Within 48 hours of release, the Meta AI team "paused" the demo. The team behind the AI didn't reply to a request to explain what led to the delay.

However, Jon Carvill, the communications representative for AI at Meta, told me, "Galactica is not a source of truth, it is a research exercise employing [machine learning] algorithms to learn and synthesize knowledge." He also added Galactica "is experimental research that is short-term in nature with no product intentions." Yann LeCun, a principal scientist at Meta AI, stated the demo was withdrawn because the team that produced it were "so upset by the hostility on Twitter."

Still, it's alarming to see the demo launched this week and billed as a method to "search the literature, ask scientific questions, develop scientific code, and much more" when it fails to live up to that expectation.

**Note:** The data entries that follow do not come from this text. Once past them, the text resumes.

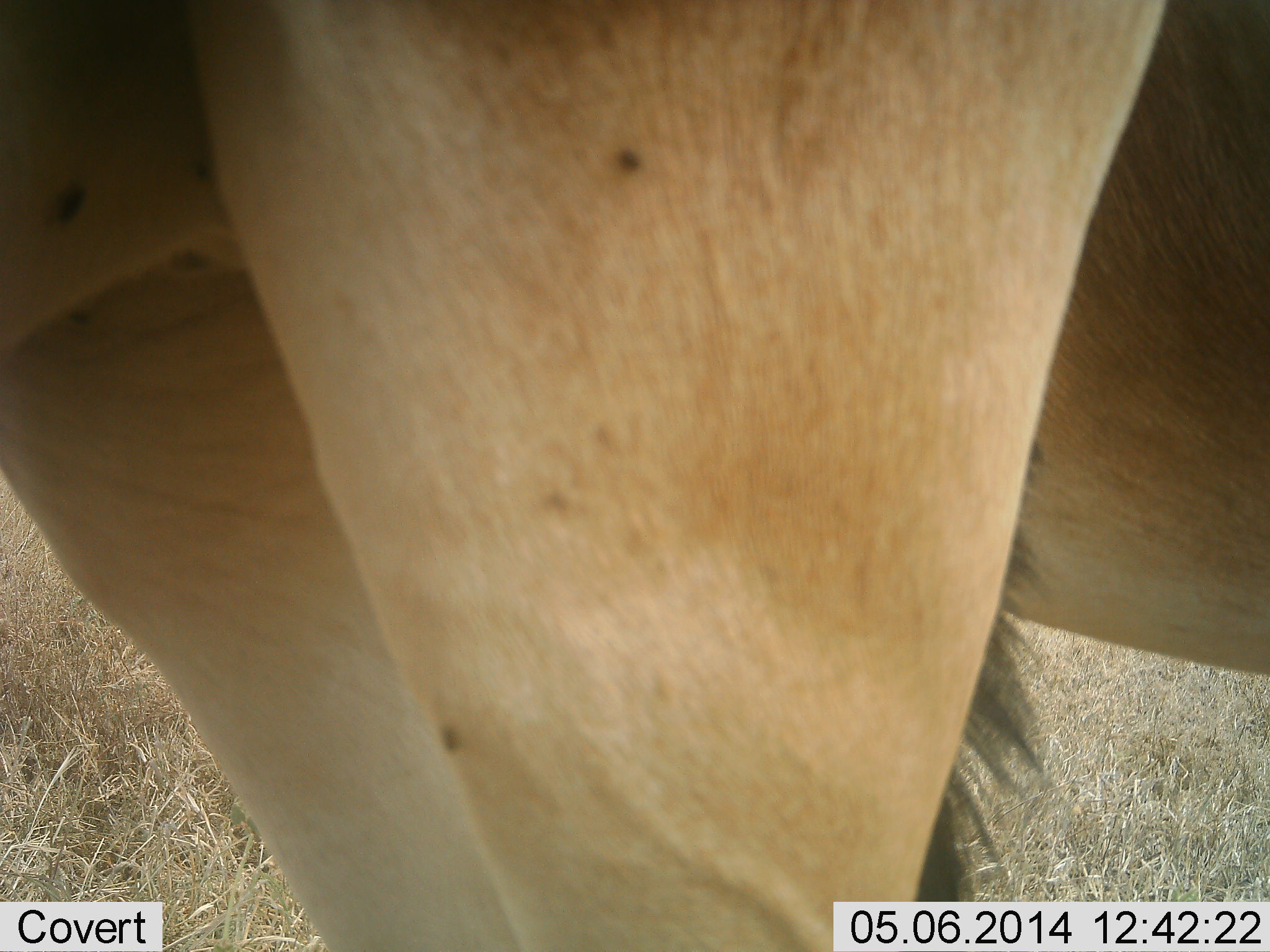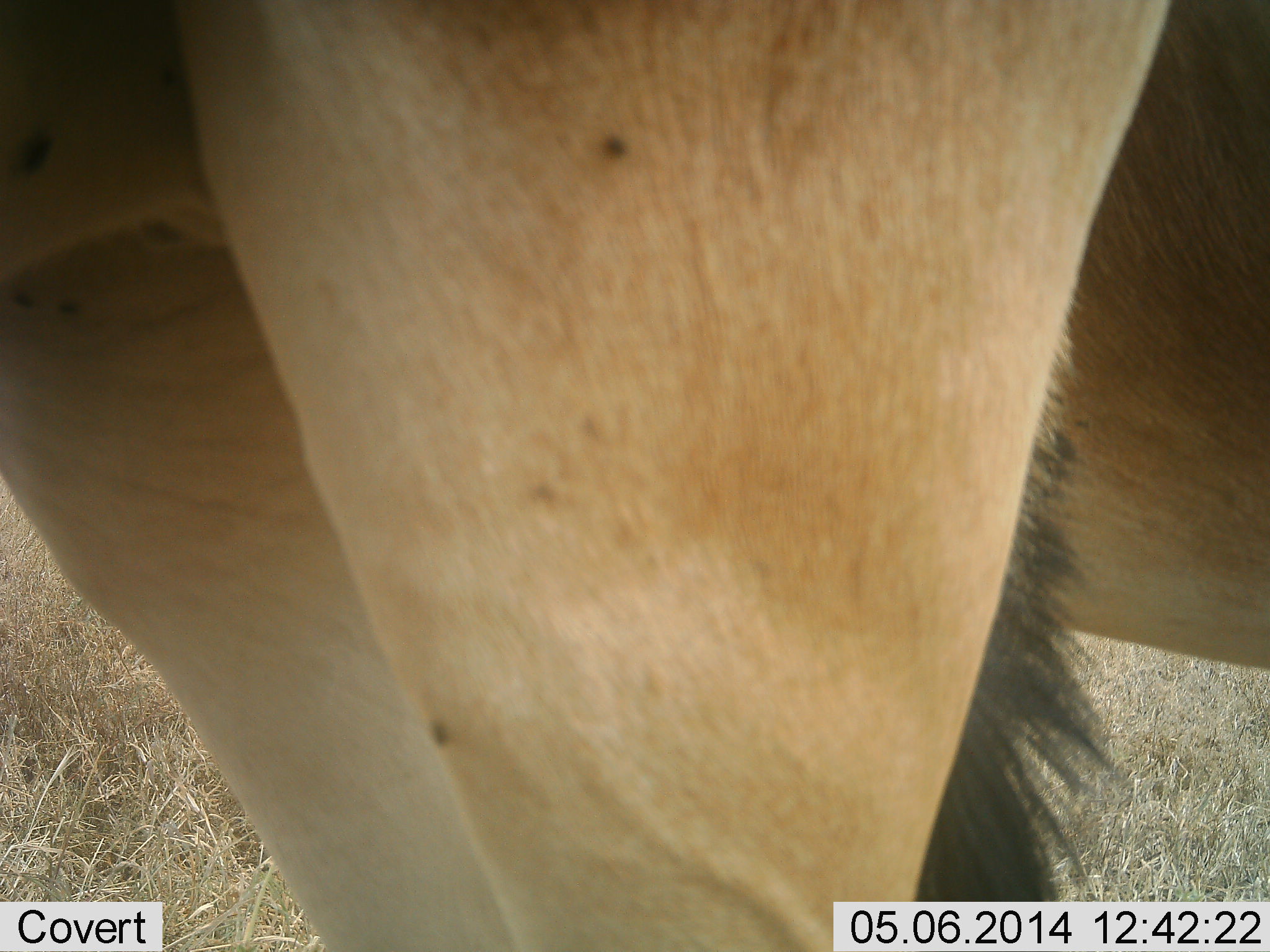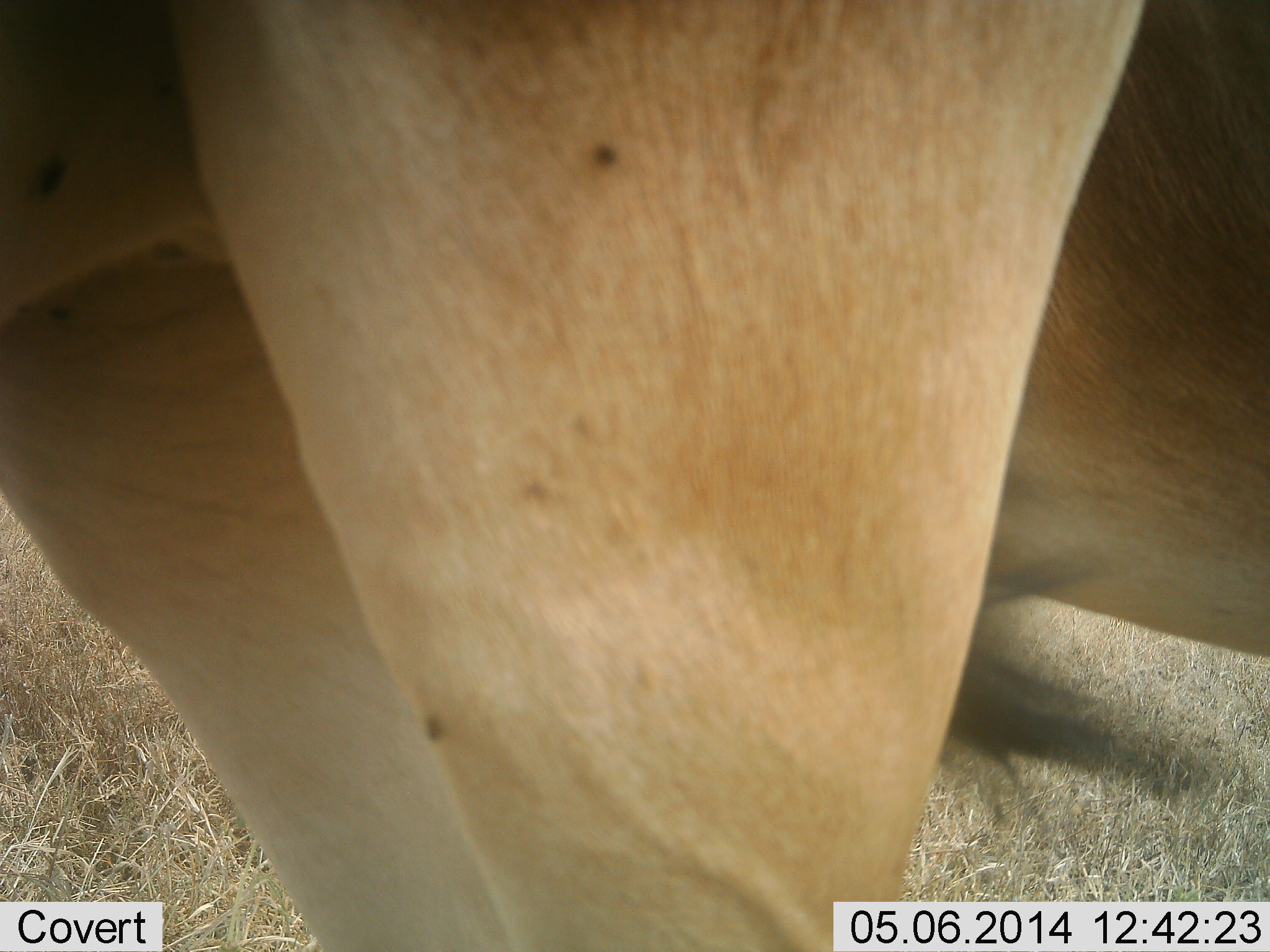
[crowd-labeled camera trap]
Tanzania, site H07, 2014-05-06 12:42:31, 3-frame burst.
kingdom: Animalia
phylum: Chordata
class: Mammalia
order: Artiodactyla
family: Bovidae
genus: Alcelaphus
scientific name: Alcelaphus buselaphus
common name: hartebeest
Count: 2.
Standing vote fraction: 100%.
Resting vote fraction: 0%.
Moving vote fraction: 0%.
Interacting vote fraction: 0%.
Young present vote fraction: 0%.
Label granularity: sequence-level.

For Bergstrom, this is the basis of the issue with Galactica: It's been pitched as a place to gather facts and information. Instead, the demo operated like "a sophisticated version of the game where you start off with a half phrase, and then you let autocomplete fill in the remainder of the tale."

And it's simple to understand how an AI like this, distributed as it was to the public, would be exploited. A student, for instance, may ask Galactica to prepare lecture notes on black holes and then send them in as a college project. A scientist may use it to compose a literature review and then submit it to a scientific publication. This issue occurs with GPT-3 and other language models designed to sound like human humans, too.

Those applications, perhaps, appear quite innocuous. Some scientists suggest that this type of casual usage is "fun" rather than any big issue. The concern is things might grow lot worse.

"Galactica is at an early stage, but more powerful AI models that organize scientific information might offer major concerns," Dan Hendrycks, an AI safety researcher at the University of California, Berkeley, told me.

Hendrycks says a more sophisticated version of Galactica would be able to utilize the chemistry and virology expertise of its database to enable nefarious users build chemical weapons or construct explosives. He urged on Meta AI to include filters to avoid this sort of exploitation and advised researchers investigate their AI for this kind of danger before to deployment.

Hendrycks adds that "Meta's AI division does not have a safety team, unlike its contemporaries such DeepMind, Anthropic, and OpenAI."

It remains an outstanding mystery as to why this version of Galactica was published at all. It appears to follow Meta CEO Mark Zuckerberg's oft-repeated mantra "move quickly and break stuff." But with AI, going quickly and breaking things is hazardous — even reckless — and it might have real-world effects. Galactica presents a good case study in how things may go astray.